Esteri

Non è un’Europa per ong

17
Novembre 2022
Di Flavia Iannilli

«La priorità assoluta è la tutela della dignità delle persone. Questa è la lente attraverso cui mettere a fuoco le decisioni dell’Esecutivo a cui spetta il compito di governare i flussi migratori». Queste le parole con cui il Ministro dell’Interno Piantedosi ha aperto l’informativa in Senato sui flussi migratori con un focus particolare sui recenti interventi da parte delle ong nel Mediterraneo centrale.

Parole accompagnate da numeri particolarmente sostanziosi. I dati del ministero degli Interni parlano chiaro; i migranti sbarcati sulle coste italiane nel 2020 sono 32.111, nel 2021 aumentano arrivando a quota 59.246, il 2022 (dati fermi al 15 novembre) è l’anno in cui il ministero ha calcolato lo sbarco di quasi 93.000 migranti.

Un’analisi che porta il ministro a ribadire un concetto fondamentale: «L’Italia conosce bene il significato di dignità, anche come parametro di condotta. L’attenzione alla dignità non può fermarsi alle soglie dei centri di accoglienza». Una frase che può spaccare l’opinione pubblica, ma che trova una fedele compagna nella modalità con cui l’Italia si è adoperata nell’accoglienza dei profughi ucraini. Avendo superato la soglia dei 90mila arrivi, ossia il 60% in più rispetto all’anno precedente, il sistema è stato messo a dura prova soprattutto con l’entrata di 172mila persone che fuggono dalla guerra in Ucraina.

Cifre importanti che lasciano comprendere la segnalazione di saturazione da parte dei centri di accoglienza nazionali. A queste si aggiungono le 69mila richieste di asilo, il 56% in più rispetto al 2021. Di queste il 57% che è stato esaminato si è concluso con un diniego, perché? Significa che la maggior parte dei migranti approdati in Italia è mossa da ragioni economiche e conseguentemente non ha titolo per rimanere.

Per quanto l’Italia possa cercare di trovare un equilibrio tra i principi di solidarietà e la difesa dei propri confini è noto che ci sia bisogno di una politica europea specifica. Sperando che questo percorso trovi non solo ispirazione nella responsabilità di ogni nazione ma anche condivisione ed equa divisione tra i singoli Stati membri.

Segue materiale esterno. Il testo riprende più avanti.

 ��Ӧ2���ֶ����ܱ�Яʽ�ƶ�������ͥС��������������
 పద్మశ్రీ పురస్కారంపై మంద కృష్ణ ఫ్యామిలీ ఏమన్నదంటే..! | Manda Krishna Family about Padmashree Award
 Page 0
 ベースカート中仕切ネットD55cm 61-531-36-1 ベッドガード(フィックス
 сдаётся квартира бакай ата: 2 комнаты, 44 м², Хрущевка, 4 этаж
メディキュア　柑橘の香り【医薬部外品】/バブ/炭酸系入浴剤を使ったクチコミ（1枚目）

Ad oggi è chiaro che il paese si trovi in una situazione passiva e che quindi subisca le migrazioni piuttosto che governarle. In questo contesto si infiltra la maggiore preoccupazione dei governanti: come fermare la costola sostanziosa dell’illegalità legata agli sbarchi? Il ministro Piantedosi ha dichiarato: «Siamo per attivare corridoi umanitari per le persone vulnerabili, da usare come leva anche per i Paesi di origine e transito dei flussi. Dobbiamo creare percorsi legali di ingresso per i Paesi che collaborano alla prevenzione delle partenze illegali ed ai rimpatri, con un meccanismo premiale a favore dei Paesi più impegnati nel contrasto all’immigrazione illegale».

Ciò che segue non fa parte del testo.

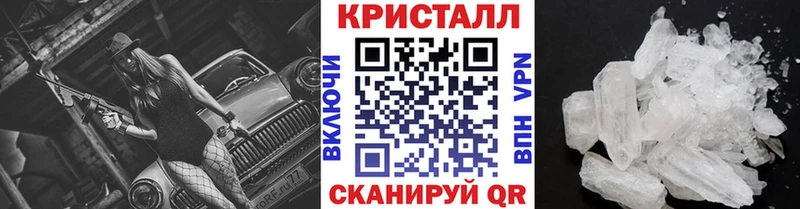 Первитин витя  купить наркоту  Рязань 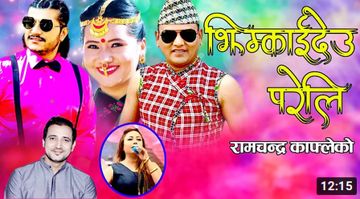 Jhimkaideu Pareli झिम्काईदेउ परेली | clean track | MagarHem Mijhor | -cover
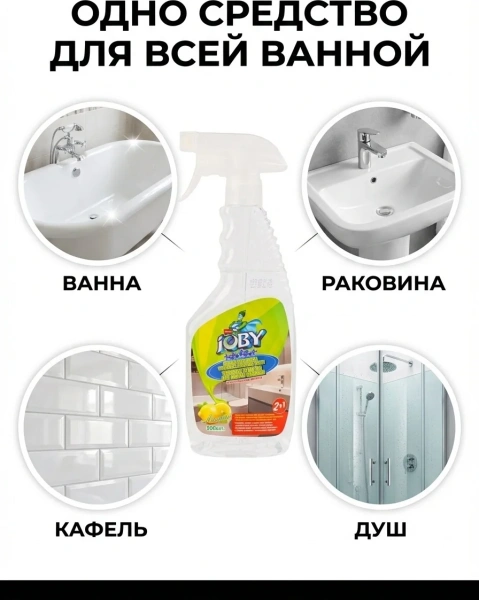 Средство для чистки ванной комнаты JOBY 500мл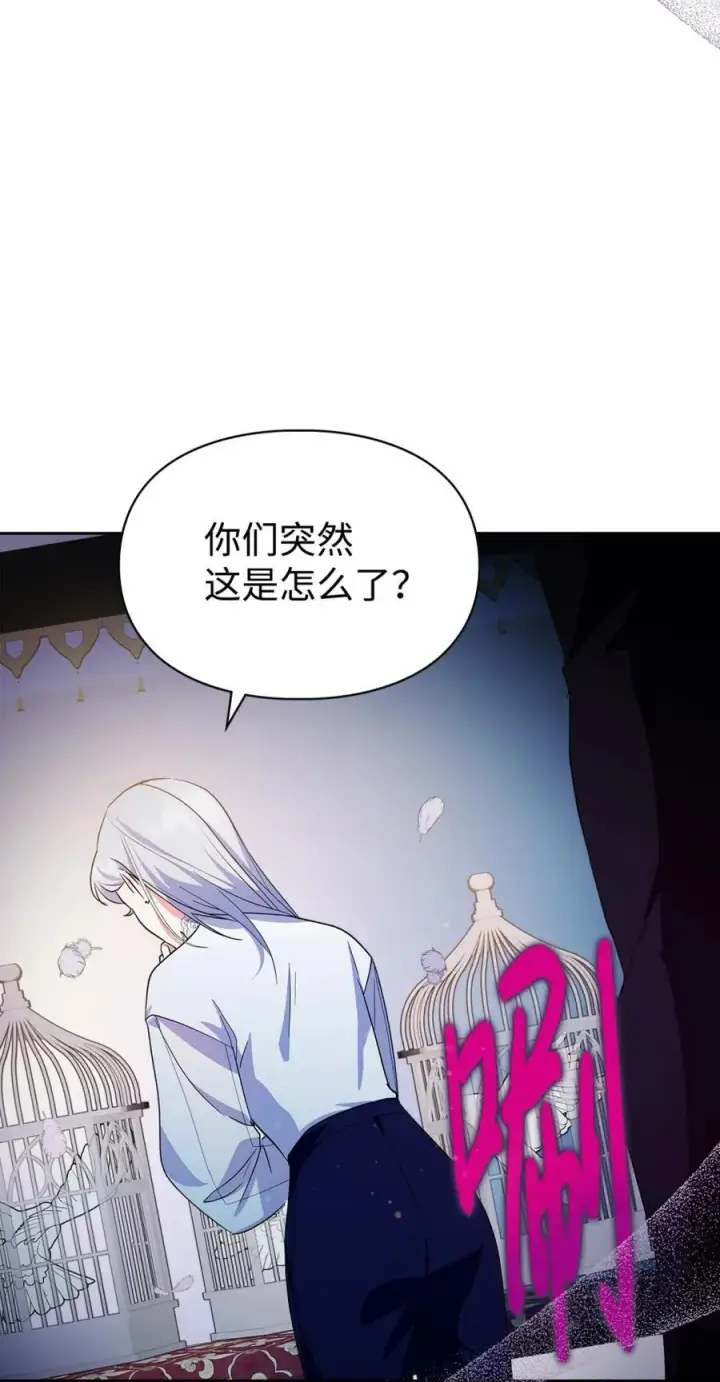 漫画《成为暴君的奸臣》12 不该手软第38张图
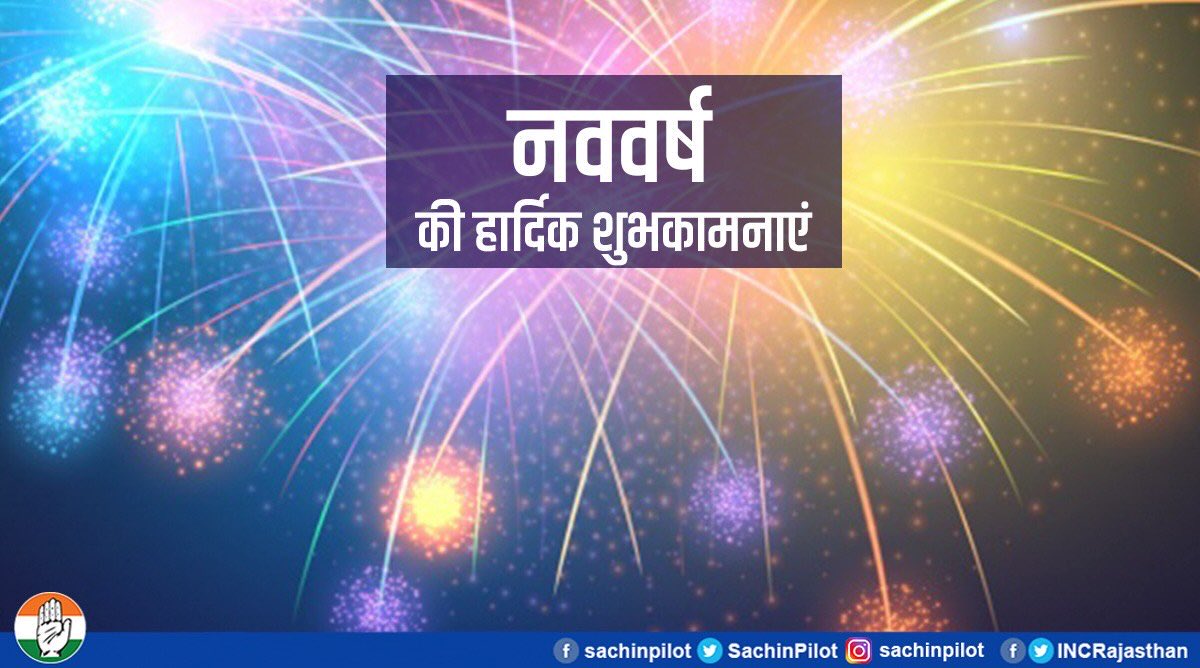 नववर्ष के सुअवसर पर समस्त देश एवं प्रदेशवासियों को हार्दिक शुभकामनाएं।
मैं कामना करता हूँ कि नववर्ष 2021 आप सभी के लिए मंगलमय हो एवं आप एक नवीन ऊर्जा एवं दृढ़ संकल्प के साथ लक्ष्य प्राप्ति करते हुए प्रगति पथ पर सदैव अग्रसर रहें।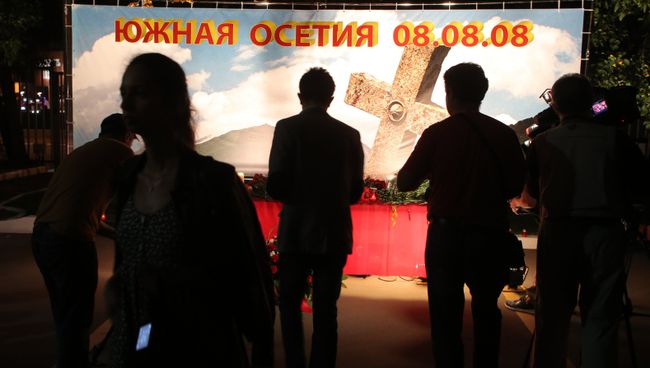 Памятное мероприятие, приуроченное к 7-летней годовщине трагических событий в Южной Осетии Памятное мероприятие, приуроченное к 7-летней годовщине трагических событий в Южной Осетии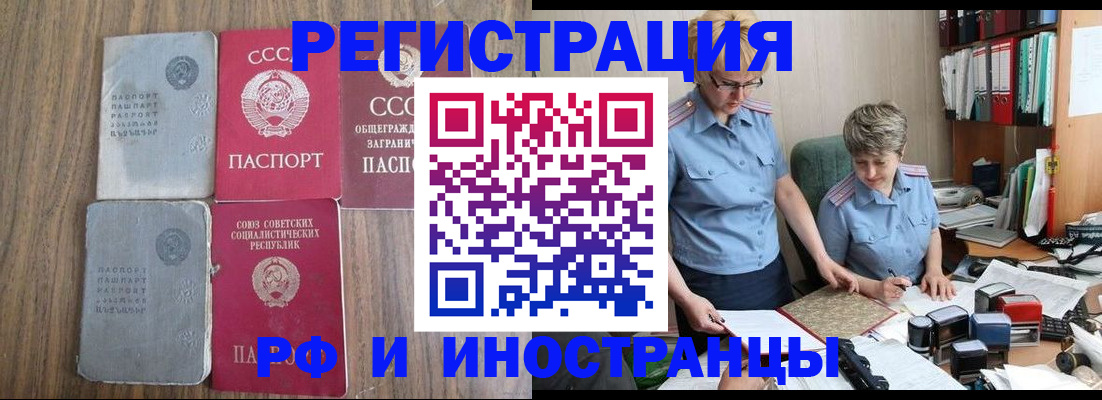 временная регистрация купить в Перми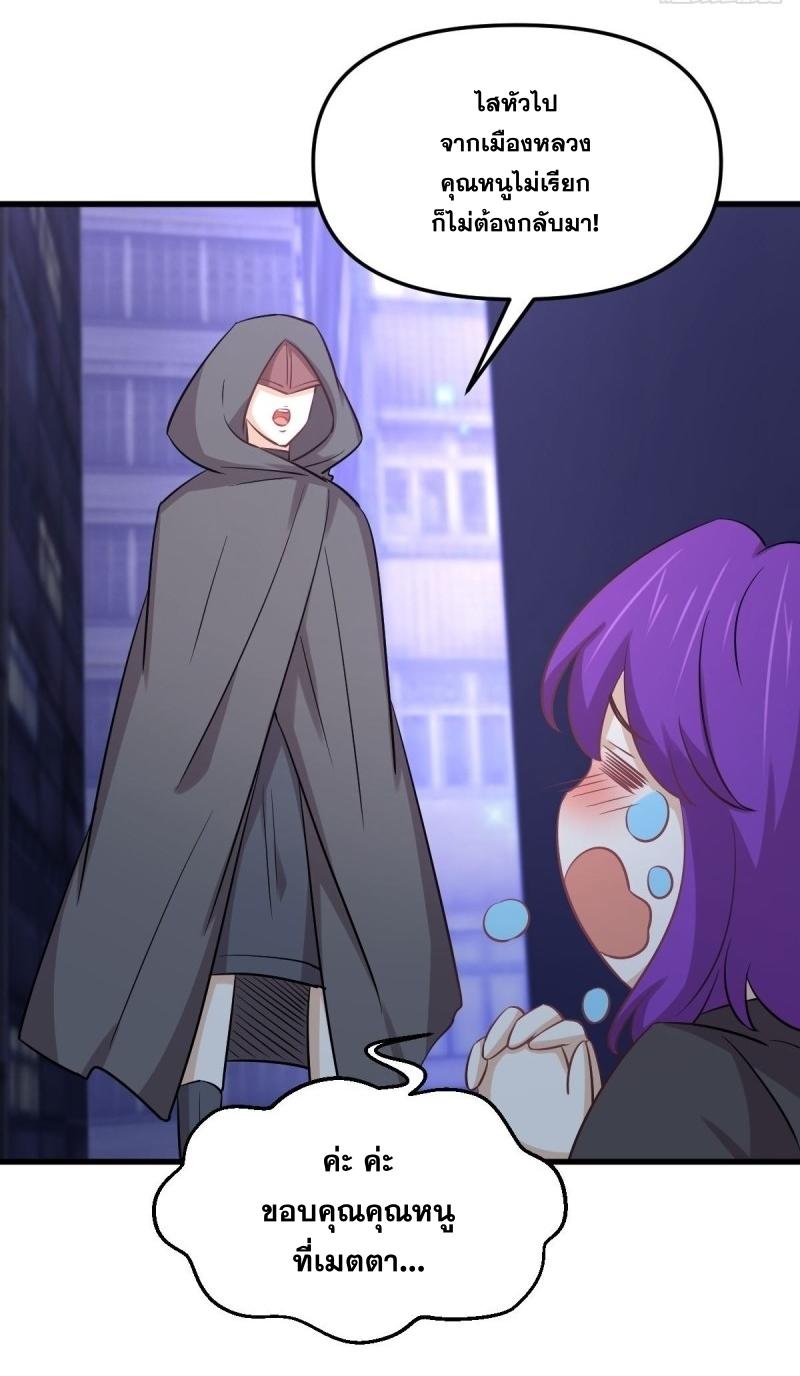 Immortal Swordsman in The Reverse World ข้าเซียนกระบี่ไม่เกาะสตรี ตอนที่ 259 หน้า 32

Ma ad alzare la polemica sono i soggetti privati che secondo Piantedosi rappresentano un fattore di attrazione sia per i flussi di migranti sia per le organizzazioni criminali che trovano basi solide nel modus operandi delle ong presenti nell’area. Le navi ong che hanno tenuto l’opinione pubblica attenta al tema, come la Ocean Viking, non battono bandiera italiana; nel caso specifico si tratta di una nave norvegese. Motivo per cui la Farnesina ha tenuto aperte le interlocuzioni con la Norvegia affinchè trovassero un posto sicuro per i migranti.

Una querelle tra solidarietà e responsabilità che nuoce ai migranti stessi, ma che non possono risolvere solo i paesi che si affacciano sul Mediterraneo. Una situazione complessa che ha spinto gli stati aggravati dai flussi (Italia, Malta, Cipro e Grecia), complice la posizione geografica, ad arrivare ad una dichiarazione congiunta nei confronti dei paesi dell’Europa centrale (con particolare riferimento a Francia e Germania).

In attesa di capire se si arriverà ad una relocation tra gli Stati membri che sia adeguata rispetto al numero di sbarchi Piantedosi, numeri alla mano, ha dichiarato: «L’Italia è andata al di là dei suoi obblighi e non è mai venuta meno ai principi di solidarietà ed accoglienza, ma l’accoglienza ha un limite invalicabile nella capacità dello Stato di destinazione dei flussi di assicurare percorsi di integrazione efficaci».